There are many reasons to love the superhero genre, from the nostalgia of seeing the heroes of your childhood on the big screen to the thrill of spectacular action sequences. One area that is often overlooked is the music, but a good score can truly get under your skin and lift an ordinary movie to heroic heights. Thinking about both how they enhance the movie and about their musical caliber in their own right, here are five examples of fantastic superhero movie scores.
Superman (1978, John Williams)
When it comes to superhero music, John Williams’ theme to Superman is pretty much the piece that summarises the genre for a lot of people – it is so bombastic and so heroic in intent that it is a joy to listen to. As is typical for a Williams score, the orchestration is alluring, but this is a score that really hangs on the strength of its themes, and one of the best is the love theme. It is said that the best film music can tell a story on its own, and this piece is a fine example of that. The rest of the score is packed with fantastic themes; you may think “The March of the Villains” is a bit too comical for its purpose, but that’s really the only fault here. Superman is Williams in top form, writing suitably iconic music for the most iconic of heroes.
Batman (1989, Danny Elfman)
In much the same way as John Williams is undoubtedly the musical voice of Superman, the music of Danny Elfman is the same for Batman. His tragic and whimsical style of scoring, mixed with Tim Burton’s vision of Gotham City, cemented a voice for the caped crusader that is still used to this day in advertisements and the like. The ‘Batman theme’ is designed to show both the duality of Bruce Wayne and his lack of completion (it mostly comprises of five notes, with the finishing sixth note only occasionally afforded to the theme), and the score continues with gloomy and mood-filled music full of instrumental creativity. If music doesn’t match the film world, it doesn’t matter how good it is, but this is an example of it done well, and perfectly fitting the movie.
The Incredibles (2004, Michael Giacchino)
Who ever said that superheroes had to spring from the pages of DC and Marvel comics? The Incredibles, Pixar’s sixth, saw a family of undercover heroes being forced into action to save the world, and such a rollicking adventure benefits from its equally adventurous score. Giacchino’s music is big and full of brass (as well as featuring prominent use of the xylophone), with a retro feel often described as reminiscent of John Barry (although it has a very appropriate cartoon quality to it). It combines big band and jazz sounds to complement the film, with several melodies you’ll find yourself humming the moment the film finishes. Giacchino is returning to score the movie’s sequel and if his work there is as good as it is here, we’re in for something special.

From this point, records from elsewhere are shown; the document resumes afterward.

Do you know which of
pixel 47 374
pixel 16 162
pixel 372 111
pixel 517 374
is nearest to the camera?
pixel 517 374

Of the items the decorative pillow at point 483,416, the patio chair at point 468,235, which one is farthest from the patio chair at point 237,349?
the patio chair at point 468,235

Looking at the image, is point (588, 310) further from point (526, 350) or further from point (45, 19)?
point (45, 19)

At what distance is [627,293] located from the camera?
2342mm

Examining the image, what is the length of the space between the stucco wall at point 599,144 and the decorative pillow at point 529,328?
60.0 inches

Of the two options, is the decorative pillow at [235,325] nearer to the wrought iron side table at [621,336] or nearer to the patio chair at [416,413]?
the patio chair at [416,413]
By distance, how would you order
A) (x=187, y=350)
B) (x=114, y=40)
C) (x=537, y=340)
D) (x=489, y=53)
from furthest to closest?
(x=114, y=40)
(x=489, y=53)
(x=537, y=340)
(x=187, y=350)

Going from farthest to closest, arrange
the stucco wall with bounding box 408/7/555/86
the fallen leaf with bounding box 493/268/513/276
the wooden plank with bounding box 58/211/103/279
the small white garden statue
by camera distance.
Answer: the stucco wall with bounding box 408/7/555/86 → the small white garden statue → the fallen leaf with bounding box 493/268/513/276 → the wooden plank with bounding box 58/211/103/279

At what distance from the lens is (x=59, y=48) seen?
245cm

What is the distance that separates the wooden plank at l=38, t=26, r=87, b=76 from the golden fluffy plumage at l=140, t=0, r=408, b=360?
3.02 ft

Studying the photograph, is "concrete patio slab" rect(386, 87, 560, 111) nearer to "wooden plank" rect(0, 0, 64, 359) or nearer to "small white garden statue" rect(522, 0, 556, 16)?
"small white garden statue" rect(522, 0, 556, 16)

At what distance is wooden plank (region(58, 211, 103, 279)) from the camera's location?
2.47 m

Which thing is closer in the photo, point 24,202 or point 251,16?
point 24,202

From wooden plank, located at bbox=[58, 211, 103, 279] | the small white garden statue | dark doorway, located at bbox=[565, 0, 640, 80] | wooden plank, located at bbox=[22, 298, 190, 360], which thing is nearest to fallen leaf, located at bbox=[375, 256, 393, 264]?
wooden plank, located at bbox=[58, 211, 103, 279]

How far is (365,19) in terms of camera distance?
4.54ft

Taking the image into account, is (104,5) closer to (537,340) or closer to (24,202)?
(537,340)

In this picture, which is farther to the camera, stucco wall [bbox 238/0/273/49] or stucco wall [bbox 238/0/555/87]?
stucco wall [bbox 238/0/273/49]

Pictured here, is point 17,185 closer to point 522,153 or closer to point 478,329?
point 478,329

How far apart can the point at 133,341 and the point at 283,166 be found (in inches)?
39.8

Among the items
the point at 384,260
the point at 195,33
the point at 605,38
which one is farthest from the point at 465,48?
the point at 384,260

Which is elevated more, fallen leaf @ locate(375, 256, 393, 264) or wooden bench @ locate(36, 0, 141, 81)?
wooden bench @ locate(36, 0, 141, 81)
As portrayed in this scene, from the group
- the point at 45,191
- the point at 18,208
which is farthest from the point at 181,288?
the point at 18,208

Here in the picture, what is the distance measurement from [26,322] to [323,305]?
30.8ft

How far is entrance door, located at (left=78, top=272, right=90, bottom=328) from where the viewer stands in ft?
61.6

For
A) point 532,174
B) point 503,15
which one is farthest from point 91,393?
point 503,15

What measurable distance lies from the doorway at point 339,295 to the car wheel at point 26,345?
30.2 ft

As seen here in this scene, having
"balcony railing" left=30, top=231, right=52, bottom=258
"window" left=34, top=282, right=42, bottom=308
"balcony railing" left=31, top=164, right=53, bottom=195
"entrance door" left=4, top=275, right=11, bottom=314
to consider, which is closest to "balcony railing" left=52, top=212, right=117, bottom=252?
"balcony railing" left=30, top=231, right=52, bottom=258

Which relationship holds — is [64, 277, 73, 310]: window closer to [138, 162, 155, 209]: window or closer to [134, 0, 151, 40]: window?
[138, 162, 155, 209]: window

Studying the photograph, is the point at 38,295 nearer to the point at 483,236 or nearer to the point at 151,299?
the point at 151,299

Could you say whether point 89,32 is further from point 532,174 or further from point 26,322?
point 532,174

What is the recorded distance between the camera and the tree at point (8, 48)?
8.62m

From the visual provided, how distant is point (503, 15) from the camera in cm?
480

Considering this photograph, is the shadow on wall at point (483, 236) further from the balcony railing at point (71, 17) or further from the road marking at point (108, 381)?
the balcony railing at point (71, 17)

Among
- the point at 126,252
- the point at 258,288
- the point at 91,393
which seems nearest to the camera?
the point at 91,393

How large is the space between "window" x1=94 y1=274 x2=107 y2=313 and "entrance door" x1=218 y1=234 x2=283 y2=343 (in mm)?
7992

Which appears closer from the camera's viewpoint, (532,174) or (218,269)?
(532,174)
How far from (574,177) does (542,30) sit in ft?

The Dark Knight (2010, Hans Zimmer/James Newton Howard)
I’ll be the first to admit that I have a very mixed opinion on Hans Zimmer. Some of his scores are absolutely magical, but when it comes to superhero movies, he tends to rely on bassy and generic themes (Zimmer himself has said he is leaving the superhero genre, because he is burned out and can’t think of anything new to do with it). However, I think the score for The Dark Knight matches wonderfully the tone of this Batman; in particular, the chaotic electric elements that denote the powerhouse performance that was Heath Ledger’s Joker. A highlight is co-composer James Newton Howard’s music for Harvey Dent: it is more subtle and orchestral-based, and the two composers working together have complemented one another beautifully.
Captain America: The First Avenger (2011, Alan Silvestri)
Until Marvel came along, superheroes had never truly had the hold on the box office that they do now. Sure, the odd film was a hit here and there, but they were never produced as frequently as they are now. Sadly, it took Marvel five films before they hit a musical turning point. Alan Silvestri was brought on board to score Captain America and produced a fitting action score with the first great character theme of the series. Silvestri draws on his action experience to create an old-fashioned symphonic score that is rousing and entertaining, and, as a result of Disney buying Marvel, we also have an Irving Berlin style tune from Alan Menken. This was the first great Marvel score and, to my mind, it remains the best.